Pitch-Framework: I developed my own, hope it will help you too. (Download)

Nowadays, the term pitching can be found everywhere and there are many different frameworks that claim being the “best practice”. Pitching is dealt like either you master it or you don’t. This perception has always put a lot of pressure on me. But today, I believe there is nothing such as “the best” framework. It doesn’t matter how you pitch as long as you achieve the desired outcome. I made the experience that pitching works best, if the framework fits your person and your content. Because I couldn’t find such a framework among the existing ones, I started creating my own by drawing from others. Now, I want to share it with you for two reasons: I want to motivate you to come up with your own structure, and, I want to inspire you with the content from mine.

Before we jump into it, I have to explain first how I understand the term pitching: Convincing your audience in 1-2 minutes of your solution (idea, service, project, skill, product etc.) for a specific problem (job vacancy, customer need, social issue etc.) with the aim to make them take action (buy, donate, promote, employ etc.).

You believe in your solution, you know it’s outstanding and you know that you are the right person to solve the problem. This has to be given, otherwise you wouldn’t pitch, right? The question is, how can you make your audience believe in your solution the same way as you do.

Rule 1: Make them feel the same way about your solution as you do! Make them step into your shoes, give them access to your world and allow them to perceive the problem and the solution the same way as you do. This can be achieved by disclosing yourself: make the audience understand your underlying motivation, beliefs and values related to the problem that you are solving. They have to understand why it’s exactly you who created exactly this type of solution.

Rule 2: Put everything in one story which you share in an honest, authentic manner with very simple, easy understandable language.

Below you can find an example of how Mrembe – our office manager and one of our Nai Nami guides – pitches the tours to an audience by using my pitch framework. Download the framework and try to match the different parts of his pitch with the sections in the framework. Also, pay attention on how his pitch fulfils both rules mentioned above.

Mrembe’s Pitch

“I am Mrembe. I was born in the Mathare slum and raised by a single mother until I reached seven years. This was my age when she chased me away from home and when I had to start taking care of myself. I became one of the 60,000 street children of Nairobi.

Life on the street was hard. I still remember the cold nights with an empty stomach. To survive, I started begging, then stealing until I turned into a leader of a gang with 17 members doing mass robberies on Tom Mboya Street. At this point, I realised that if I want to have a future, I need to change my life. As you can imagine, the world doesn’t have anything to offer for a person like me. The same counts for the other 300,000 street kids in Kenya who also have a long criminal record and lack of formal education.

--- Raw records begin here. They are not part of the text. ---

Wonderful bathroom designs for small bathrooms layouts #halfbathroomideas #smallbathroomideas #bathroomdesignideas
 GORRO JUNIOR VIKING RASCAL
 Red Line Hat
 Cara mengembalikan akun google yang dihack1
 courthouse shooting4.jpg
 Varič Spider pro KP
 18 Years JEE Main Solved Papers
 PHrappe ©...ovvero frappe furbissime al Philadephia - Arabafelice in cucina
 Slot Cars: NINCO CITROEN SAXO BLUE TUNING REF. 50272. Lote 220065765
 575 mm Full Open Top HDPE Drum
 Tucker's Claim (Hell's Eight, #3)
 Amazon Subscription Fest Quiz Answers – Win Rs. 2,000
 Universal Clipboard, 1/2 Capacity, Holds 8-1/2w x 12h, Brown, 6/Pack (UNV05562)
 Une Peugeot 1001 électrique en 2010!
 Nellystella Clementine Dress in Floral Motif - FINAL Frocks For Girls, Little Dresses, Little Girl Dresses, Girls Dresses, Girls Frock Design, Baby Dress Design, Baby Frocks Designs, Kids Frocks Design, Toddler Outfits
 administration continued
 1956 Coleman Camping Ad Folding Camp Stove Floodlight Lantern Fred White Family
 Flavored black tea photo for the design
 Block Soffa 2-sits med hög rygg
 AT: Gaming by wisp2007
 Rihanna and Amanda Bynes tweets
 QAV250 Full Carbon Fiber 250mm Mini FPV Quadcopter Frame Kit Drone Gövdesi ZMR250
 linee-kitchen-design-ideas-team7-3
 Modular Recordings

That’s why I came together with my friends to create our own job. We built on the only thing we had acquired on the streets: Street Skills and a Life Story. Nobody knows the dynamics of the streets better than we do, nobody has more insights and intimate stories to share about Nairobi than us. Street Skills and Life Stories are our past, and today we turn them into our future.

We offer to visitors a personal, one-to-one storytelling walking tour in downtown which is guided by people like me. Book a tour with us and we give you the unique opportunity to experience Nairobi through our eyes, through the eyes of a street child.”